Es la nuestra la época prevista por
Musil, en la cual el ser
no es más que ``un delirio de muchos''
y la relación entre los hombres
está constituida por la ``disociación''.
Claudio Magris: Itaca y más allá.
Során nació en las marismas y pasó la infancia con los pies metidos en el agua salada, como flamingo, primero siguiendo en la faena a sus padres, después, desde muy pronto, ejecutando la faena él mismo. Cuando había nubes, la marisma las acaparaba todas y llovía, pero cuando no, que era lo frecuente, el sol era lo único en aquella inmensidad sin sombra de aguas estancadas y saurios lentos.
En La Maza, pueblucho de pescadores y larveros la ropa se reducía al mínimo por necesidad del clima. Las mujeres resolvían el asunto con fosforescencia y creatividad, pero los hombres lo reducían al short o al calzón. Eso crea un desapego al vestuario y los uniformes.
Las circunstancias de su origen determinaron dos cosas de Során: el color intenso de su piel y esa calma de agua espesa con que enfrenta las urgencias.
Siempre les ha parecido demasiado prieto y corriente a los patrones y jefes, y peor aún a los capataces, que suelen sublimar las náuseas y prejuicios del amo.
Al principio no le interesaba ir a la ciudad para estudiar. Fue su padre, analfabeta recolector de larvas, quien insistió. Során aceptó a la fuerza.
La primaria se le hizo fácil. Iba cerca. Era metódico, no conocía la pereza, para él hacer algo era cosa de ponerse a hacerlo. Pero tardó en entender el sentido del estudio. Vio que todos estudiaban porque había que hacerlo, como ir a misa, pagar los precios, frenar en rojo, algún día casarse y trabajar el resto.
La discriminación por ser pobre y prieto le había parecido dentro del orden natural del mundo, hasta que conoció el desprecio.
Iba a terminar tercero. Un suplente de la secundaria oficial, con fama de pederasta, y una pandilla de hijos de los políticos locales en esa parte del estado, y que también tenían fama, pero de desgraciados, y trataban al suplente como su payaso, arrinconaron a Során a la salida, en el baño.
Során nunca fue dejado con ellos, ni con nadie, pero las dejaba pasar, y tenía mejores notas sin corromper a la institución. Los Carlitos (así les decían en la escuela) la traían con él. Hasta el momento no habían podido con el larverito, que hasta en el básquet se los bailaba.

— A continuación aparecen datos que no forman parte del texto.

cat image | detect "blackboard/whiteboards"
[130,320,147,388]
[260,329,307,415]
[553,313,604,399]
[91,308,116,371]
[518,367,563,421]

Se defendió como gato hasta que lo amarraron. Le quitaron la ropa, le untaron grasa de carro y lo cubrieron con periódicos y papel cagado. El suplente quiso meterle mano y hasta otra cosa, pero Során, amarrado, se le prendió de dientes en las corvas. El suplente aulló, lo pateó y le escupió. El sabor a sangre del otro le dio tal asco a Során que vomitó los zapatos y los pantalones del agresor.
La pandilla de caciques (esos también se forman en las escuelas) humilló al suplente en vez de auxiliarlo, riendo y picándole las nalgas con una escoba.
El otro corrió, cojeando, ensuciándose el pañuelo de sangre. Lloraba.
Olvidando al empapelado, los caciquitos se fueron. Során quedó aovillado en el piso. Esperó, inmóvil, toda la tarde. Anochecía cuando por fin intentó desatarse, y lo consiguió en cinco minutos. Se quitó lo que pudo del pegote, no encontró su ropa pero sí un overol del intendente y una llave de agua, de la cual bebió en grandes cantidades.
Trepó los muros del patio de recreo y oculto en la penumbra caminó hasta casa del tío Arcadio, con quien vivía. Y no le contó a nadie. Ya parece.